Fünf strategische Ansätze können den Banken helfen, diese Ziele zu erreichen:
- Reaktionsschnellere Geschäftsstrategien: Das Wettbewerbsumfeld, die Kundenanforderungen und die Technologie verändern sich immer schneller; Banken sollten ihren Business-Mix deshalb neu bewerten und sich auf Geschäftsfelder fokussieren, die Erfolg versprechen. „Für eine Bank können dies ‚Banking-as-a-service‘-Lösungen in Form von Bundle-Angeboten sein, für andere eine zentrale Position in diesen neuen Ökosystemen. Eine Bank, die ihre eigene Ökosystemplattform aufbauen will, muss ihr Geschäftsmodell und die Interaktion mit den Kunden überdenken, bereit sein, viele Ressourcen zu investieren, und höhere Risiken eingehen“, sagt Höll.
- Technologiegestütztes Customer Engagement: Jährlich 300 Kontaktpunkte gibt es zwischen Kunde und Bank – das Banking ist damit so kundennah wie soziale Medien und Technologieunternehmen. Allerdings sollten Banken diese Kontakte intensiver nutzen – durch moderne Datenanalyse können Kampagnen die Kundenfrequenz in Filialen und die Konversionsrate um 15 % verbessern. Wichtig ist: Datengestützte Entscheidungen wirken sich in der Regel positiv auf das Kundenerlebnis aus und tragen daher nicht ausschließlich zur Verbesserung des Betriebsergebnisses von Banken bei. Gerade dieses Argument sollte in der Diskussion um den Schutz persönlicher Daten hervorgehoben werden.
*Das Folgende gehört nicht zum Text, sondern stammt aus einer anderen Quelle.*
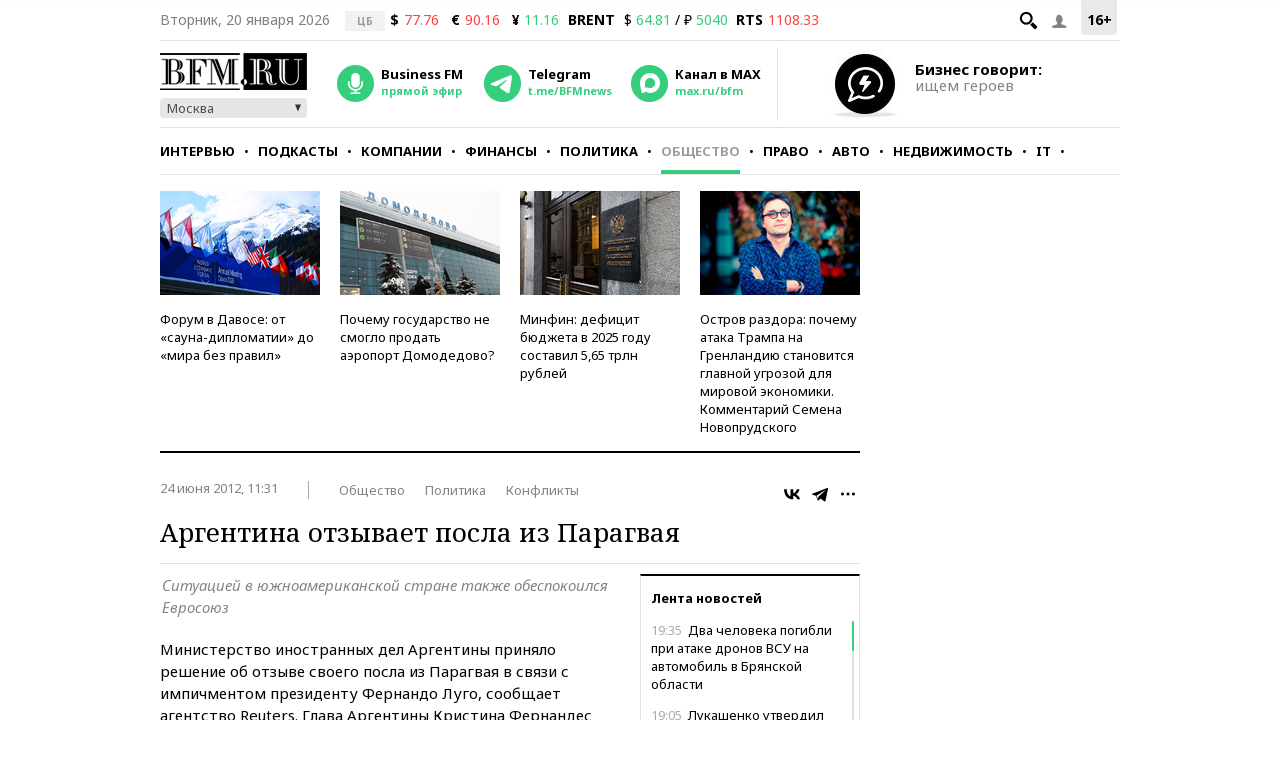

--- FILE ---
content_type: application/javascript
request_url: https://smi2.ru/counter/settings?payload=CMKIAhjT34LjvTM6JDE5ZGQwOTYwLThlOGYtNGQ3Mi1hNDVlLTNkNGExMzE0YmM5Yw&cb=_callbacks____0mkmul2o5
body_size: 1512
content:
_callbacks____0mkmul2o5("[base64]");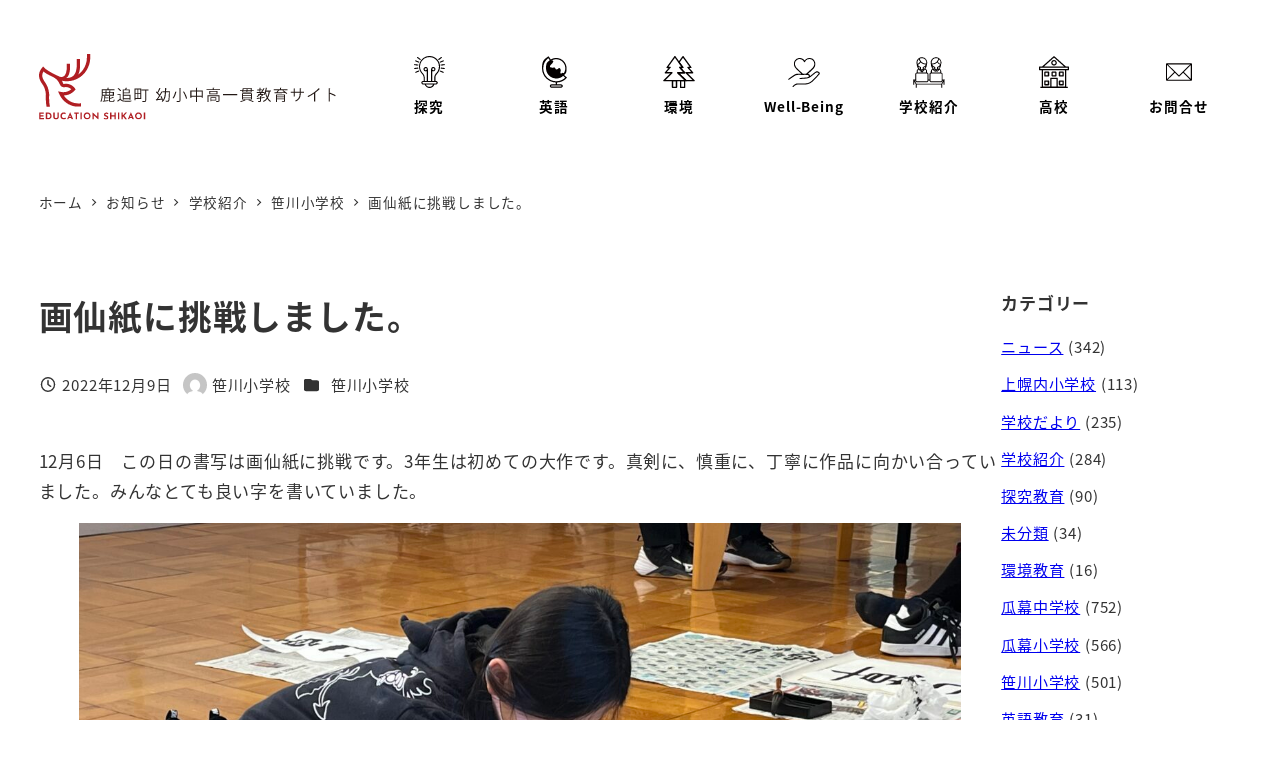

--- FILE ---
content_type: image/svg+xml
request_url: https://shikaoi.ed.jp/wp-content/uploads/2025/08/icon-menu-2.svg
body_size: 635
content:
<?xml version="1.0" encoding="UTF-8"?>
<svg id="_レイヤー_1" data-name="レイヤー_1" xmlns="http://www.w3.org/2000/svg" width="55.6" height="70" version="1.1" viewBox="0 0 55.6 70">
  <!-- Generator: Adobe Illustrator 29.7.1, SVG Export Plug-In . SVG Version: 2.1.1 Build 8)  -->
  <defs>
    <style>
      .st0 {
        fill: #040000;
      }

      .st1 {
        fill: #fff;
      }
    </style>
  </defs>
  <path class="st0" d="M49.2,41.5l6.4,6.2c-3.6,3.7-6.6,6.2-11.4,8.2-3.6,1.6-7.4,2.4-11,2.5v4.1h9.3c1.7,0,3.7,1.4,3.7,3.7s-1.7,3.7-3.7,3.7h-21.4c-1.7,0-2.6-1.1-2.6-1.1-2.4-2.4-.7-6.4,2.6-6.4h9.3v-4.1C14.2,57.7,0,44.4,0,26.7S5,6.8,13.3.8l1.2-.8,5.1,7.2c3.5-2.2,7.6-3.4,12.1-3.4,12.6,0,22.9,10.2,22.9,22.9s-2,10.8-5.4,14.8h0ZM42.4,65.3h-21.4c-.8,0-1.2,1-.6,1.5h0c.2.2.4.3.6.3h21.4c.8,0,1.2-1,.6-1.5h0c-.2-.2-.4-.3-.6-.3ZM17.3,8.9l-3.5-4.9C.3,14.7-1,34.8,11.3,47.1c11.1,11.1,28.9,11.3,40.3.6l-4.3-4.2c-4.1,3.8-9.5,6-15.5,6-12.6,0-22.9-10.2-22.9-22.9s3.3-13.6,8.5-17.8h0Z"/>
  <path class="st1" d="M20.4,25c-5.8-1.3-1.3-5.6,2.4-9.3,3.8-3.8,2.9-8.5-3.3-4.9,7.9-6,19.2-5.5,26.4,1.7s7.7,17.8,2.3,25.6c-.5-1.3-2.1-1.9-4.3-.4-3.6,2.4-3.6-.6-2.4-4.7,1.1-4.1-2.4-9-4.8-6.1-2.3,2.9-6.4,3.4-7.1-.1-.7-3.6-3.4-.4-9.2-1.8Z"/>
</svg>

--- FILE ---
content_type: image/svg+xml
request_url: https://shikaoi.ed.jp/wp-content/uploads/2025/08/icon-menu-4.svg
body_size: 1186
content:
<?xml version="1.0" encoding="UTF-8"?>
<svg id="_レイヤー_1" data-name="レイヤー_1" xmlns="http://www.w3.org/2000/svg" width="67.7" height="62.3" version="1.1" viewBox="0 0 67.7 62.3">
  <!-- Generator: Adobe Illustrator 29.7.1, SVG Export Plug-In . SVG Version: 2.1.1 Build 8)  -->
  <defs>
    <style>
      .st0 {
        fill: #040000;
      }
    </style>
  </defs>
  <path class="st0" d="M66.7,30.8c-1-1.1-2.3-1.8-3.8-2.2-.2,0-1,0-2.5.1-.1,0-.3,0-.4.1-1.7.9-3.3,2-4.7,3.1-2.6,2.2-4.8,4-6.5,5.4-.9.7-1.5,1.2-1.8,1.4,0,0-.2,0-.2,0-.2-1.6-.6-2.9-2-3.7-.8-.4-1.6-.7-2.4-.9,0,0-.1-.1,0-.2.6-.7,1.2-1.2,2-1.7.1,0,.3-.2.4-.3,3.4-3.2,7.2-6.4,9.7-9.2,1.9-2.1,3.1-4.5,3.5-7.2.2-1.1.3-1.7.3-1.9,0,0,0-.1,0-.2,0-3.2-.8-6.1-2.6-8.6-1.5-2.1-4-3.8-6.5-4.3-2.1-.4-3.8-.5-5.1-.4-3.6.5-6.5,2.2-8.7,5.2,0,.1-.3.1-.3,0-1.5-1.8-3.1-3.5-5.4-4.3C26.6-.1,23.8-.3,21.2.4c-7.2,1.9-10.5,9.2-8.5,16,.8,2.6,2.2,5,4.4,7.1,1.2,1.2,2.4,2.5,3.8,3.8,1.6,1.4,3.1,2.9,4.7,4.3.5.5,1.1,1,1.7,1.5.2.1.3.3.3.4,0,.2,0,.3-.3.3-2.5,0-5.2,0-8,0-.9,0-1.5,0-2,.2-1.5.4-2.9,1-4.2,1.9-2.2,1.4-6.3,4.2-12.2,8.5-.5.4-.9.8-1,1.1,0,0,0,.2,0,.3.2.9.7,1.2,1.6,1,0,0,.2,0,.2-.1,1.8-1.3,3.5-2.6,5.3-3.7,1.7-1.2,3.4-2.3,5.2-3.5.4-.3.8-.5,1-.7.9-.5,1.8-1.1,2.7-1.5,2.1-.8,4-1.2,6.3-1.1,4,0,9,.2,14,0,1.7,0,3.2.2,5.1.2s0,0,0,0l1.9.6c0,0,.2,0,.3.1.4.3.7.9.8,1.7.1.9-.2,1.5-.9,1.9-1.4.6-2.6,1-4.1,1.1-2.3.2-4.3.4-6.1.5-.3,0-2.7.2-7.2.6-.6,0-1,.2-1.4.4-.4.2-.5.6-.5.9,0,.3.2.5.6.8,0,0,.2.1.3.1,1.7.1,3.8-.2,5.6-.3,1.9,0,3.2-.1,3.8-.2.1,0,1.7-.2,4.9-.5,2.5-.3,4.4-.7,6.4-1.9,0,0,.9-.6,2.5-1.7.9-.6,1.7-1.2,2.4-1.8,2.1-1.7,4.7-3.8,7.8-6.3.2-.2,1-.6,2.3-1.3,0,0,.1,0,.2,0l1.2-.2s.1,0,.1,0c1.3.3,2.2.8,2.8,1.5.4.5.4,1.1,0,1.6-2.7,3.1-6,6.7-10,10.9-3,3.2-6.4,6.1-10.4,8-1.4.7-3,1.1-4.9,1.4-1.7.2-3.4.4-5.1.4-4.3,0-9.2,0-14.8,0-.2,0-.4,0-.6,0l-1.8.3c0,0-.2,0-.2,0-2.7,1.2-5.2,2.9-7.6,5.3-.5.5-.5,1.2,0,1.7h0c.4.5,1.2.6,1.6,0,1.6-1.6,2.9-2.7,3.9-3.4,1.8-1.3,4.2-1.6,6.7-1.6,4.1,0,7.6,0,10.7,0,4,0,6.2,0,9.2-.8,2-.6,3.9-1.3,5.8-2.3,2.6-1.4,5.3-3.6,7.4-5.7,1.1-1.1,4.6-4.8,10.6-11.3.8-.8,1.4-1.6,1.9-2.5.8-1.3.5-2.5-.5-3.7ZM40.4,32.2c-.8.7-1.5,1.2-2.3,1.6,0,0,0,0-.1,0h-5.7c-.3,0-.6,0-.9-.2,0,0-.3-.2-.9-.7-1.2-1-2.7-2.6-4.3-4-3.3-2.9-6-5.4-8.1-7.7-2.4-2.6-3.8-6-3.7-9.5,0-1.2.3-2.3.8-3.4.7-1.5,1.7-2.8,3-3.9,1.3-1,2.7-1.7,4.5-2,2.5-.4,4.8,0,6.9,1.3,2.1,1.2,3.1,2.5,4.3,4.8.2.4.6.7,1.1.7.3,0,.5-.1.7-.4.9-1.5,1.4-2.6,2.3-3.5,1-.9,2.2-2,3.6-2.4,1.7-.5,3.4-.7,5.1-.6,1.8.1,3.4.7,4.8,1.7,2.7,2,4.2,4.8,4.3,8.4,0,.5-.1.9,0,1.3,0,.1,0,.3,0,.4-.1.5-.3,1-.4,1.5-.5,1.7-1.2,3.1-2.2,4.3-.7.8-1.9,2.2-2.9,3.2-3.8,3.5-7.1,6.5-10,9Z"/>
</svg>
- Neue Geschäftsfelder: Schon heute gibt es 200 Partnerschaften zwischen deutschen Banken und Fintechs. Doch nicht immer sind diese Kooperationen aus Bankensicht systematisch aufgesetzt. Manche Banken kooperieren zum Beispiel mit Preisvergleichsplattformen und verdienen dort ein wenig Geld, geben dafür aber ihre Kundenschnittstelle auf. Besser wären von Banken geführte und von Fintechs aufgebaute Plattformen, insbesondere im wachsenden Geschäftsfeld der Firmenkundenkredite. Zwischen 2017 und 2019 erzielten Banken, die den Aufbau neuer Geschäftsfelder priorisiert haben, 30 % häufiger ein über dem Marktdurchschnitt liegendes Wachstum als andere.
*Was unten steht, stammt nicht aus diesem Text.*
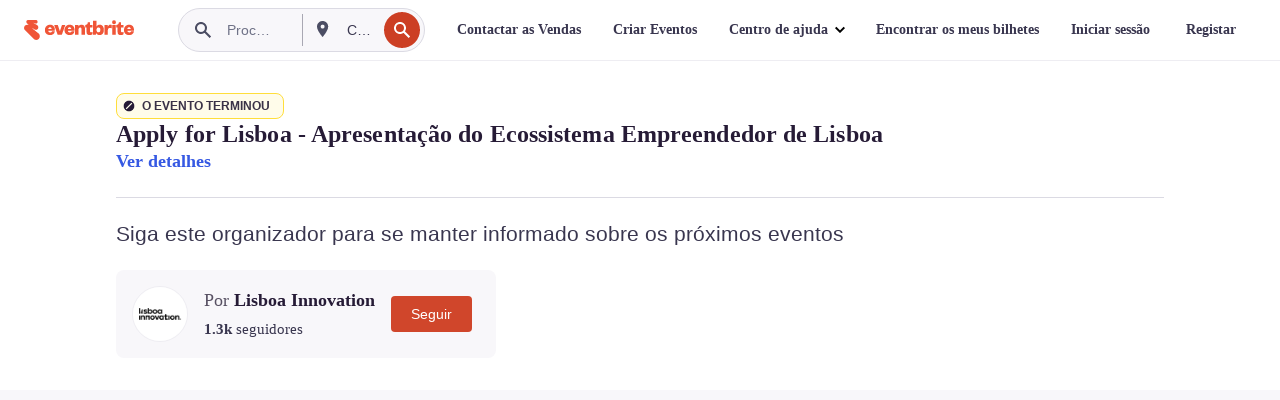

--- FILE ---
content_type: text/javascript; charset=utf-8
request_url: https://app.link/_r?sdk=web2.86.5&branch_key=key_live_epYrpbv3NngOvWj47OM81jmgCFkeYUlx&callback=branch_callback__0
body_size: 70
content:
/**/ typeof branch_callback__0 === 'function' && branch_callback__0("1542451073910875637");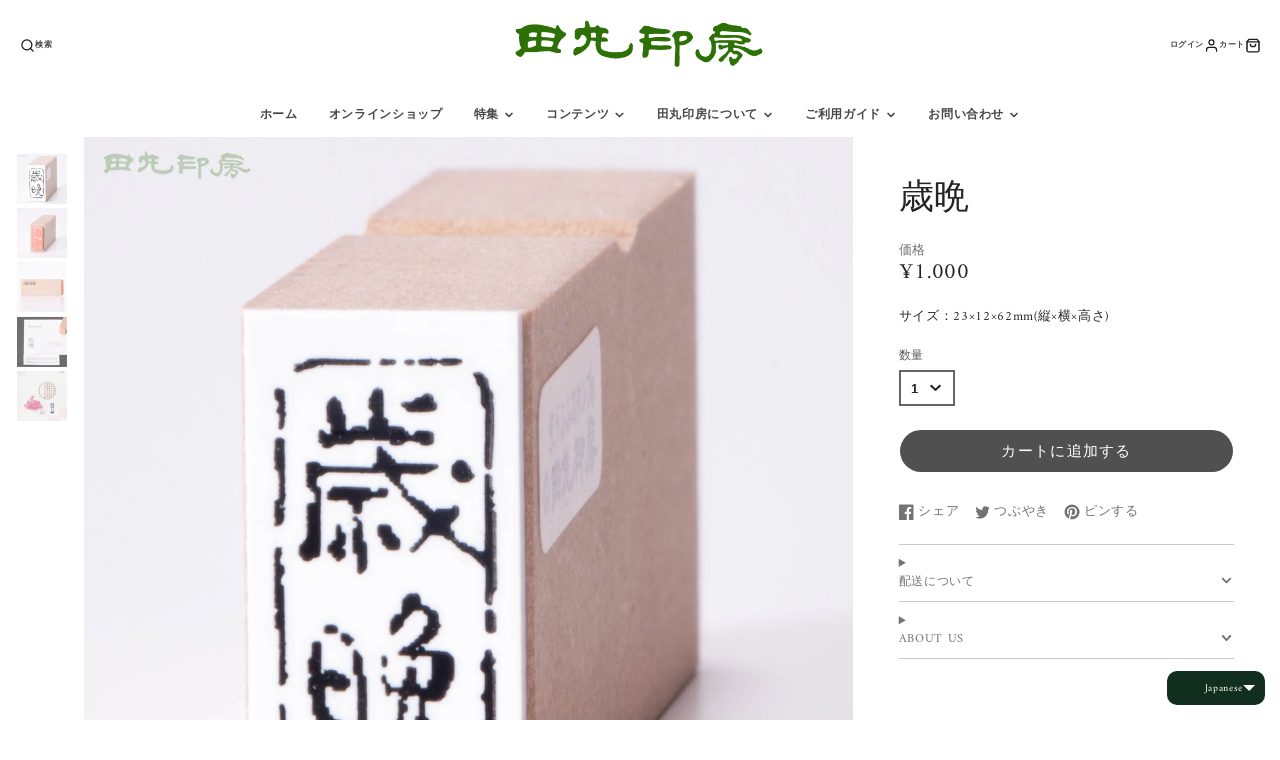

--- FILE ---
content_type: text/javascript
request_url: https://tamaru-online.com/cdn/shop/t/57/assets/product-description-expand.js?v=75913168455895380841714368544
body_size: -528
content:
const NAMESPACE="product-description-expand";(async()=>{const{showElement}=await import(window.theme.modules.utils),baseComponent=await import(window.theme.modules.baseComponent);customElements.define(NAMESPACE,class extends baseComponent.default{elements={content:"[data-content]",link:"[data-expand-link]"};expandThreshold=100;render(){this.$content.offsetHeight>this.expandThreshold*1.25&&(this.style.setProperty(`--${NAMESPACE}-height`,`${this.expandThreshold}px`),showElement(this.$link),this.$link.addEventListener("click",()=>{this.toggleAttribute("expanded")}))}})})();
//# sourceMappingURL=/cdn/shop/t/57/assets/product-description-expand.js.map?v=75913168455895380841714368544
- Wirklich digitale Betriebsmodelle: Es gilt grundsätzlich „digital first“. Prozesse sollten in Zukunft komplett digital sein, um Sollbruchstellen zu vermeiden. Digitale Schnittstellen erleichtern außerdem, neue Anbieter flexibler in die Wertschöpfungskette einzubinden. Dies gilt insbesondere beim Thema Kapitalbeschaffung – hier können deutsche Banken andere Kapitalgeber durch digitale Schnittstellen viel stärker einbinden und so ihre eigene Kapitalnutzung optimieren. Banken können die Produktivität der betrieblichen Funktionen Personal und Finanzen um 30 % steigern, wenn sie standardisieren und zentralisieren, die Nachfrage senken, zu Standard-Software-as-a-Service übergehen und häufige Anfragen und Berichte digitalisieren.
- Neu definierter Purpose mit ESG: Bei der Steigerung der Erträge wird nach Einschätzung von McKinsey die Umstellung auf eine nachhaltige Wirtschaft eine zentrale Rolle spielen. 25-40 % der Erträge deutscher Banken werden bis 2030 einen ESG-Bezug haben – von nachhaltigen Anlageoptionen über Kreditvergabe, ESG-bezogene Kreditvergabe für Unternehmen bis zu ESG-compliant Asset Management. Für Banken mit einem solch hohen ESG-Ertragsanteil sind nach McKinsey Analyse zusätzliche Erträge von 3 bis 4 % (etwa 5 bis 7 Milliarden Euro) durch die Finanzierung von Klimainfrastruktur oder öffentlichem (zum Beispiel sozialem) Wohnungsbau möglich. Zudem rechnen einer aktuellen Studie von McKinsey zufolge 83 % der Topmanager und Investmentprofis damit, dass ESG-Programme in fünf Jahren einen größeren Shareholder-Value-Beitrag leisten als heute. „Banken können und sollten zum Finanzierer der Klimaneutralität werden“, meint Flötotto.